To test these results, I ran swarm in standalone mode. I dereplicated the seq.fna file output from multiple_split_libraries_fastq.py using the bash script available at https://github.com/torognes/swarm#dereplication
. I then ran Swarm on this dereplicated file with the following command:
swarm -w amplicons_representatives.fast -o amplicons.swarms -s amplicons.stats amplicons_linearized_dereplicated.fasta
This resulted in 432398 OTUs - the same number as clustering with Swarm via QIIME. However, the most abundant Swarm was 22,903 sequences (vs 1,671 by QIIME, above).

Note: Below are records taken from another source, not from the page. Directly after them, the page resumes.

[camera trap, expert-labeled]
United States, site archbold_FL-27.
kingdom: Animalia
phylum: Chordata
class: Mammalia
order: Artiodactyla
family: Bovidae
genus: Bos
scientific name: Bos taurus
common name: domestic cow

While I haven't been able to compare an OTU table output by standalone Swarm to the OTU table output by QIIME, I can tell that there is a difference between the two methods. I think the clustering is identical between the two analyses, but something is wrong with the abundance values for my OTUs. I would like to use QIIME for downstream steps as well, and don't particularly want to reformat all of my data to create an OTU able using standalone Swarm (as per Frederic Mahe's pipeline), but I don't trust the abundance numbers that QIIME is outputting.
Any help would be much appreciated - I'm not sure what the next step of my troubleshooting should be!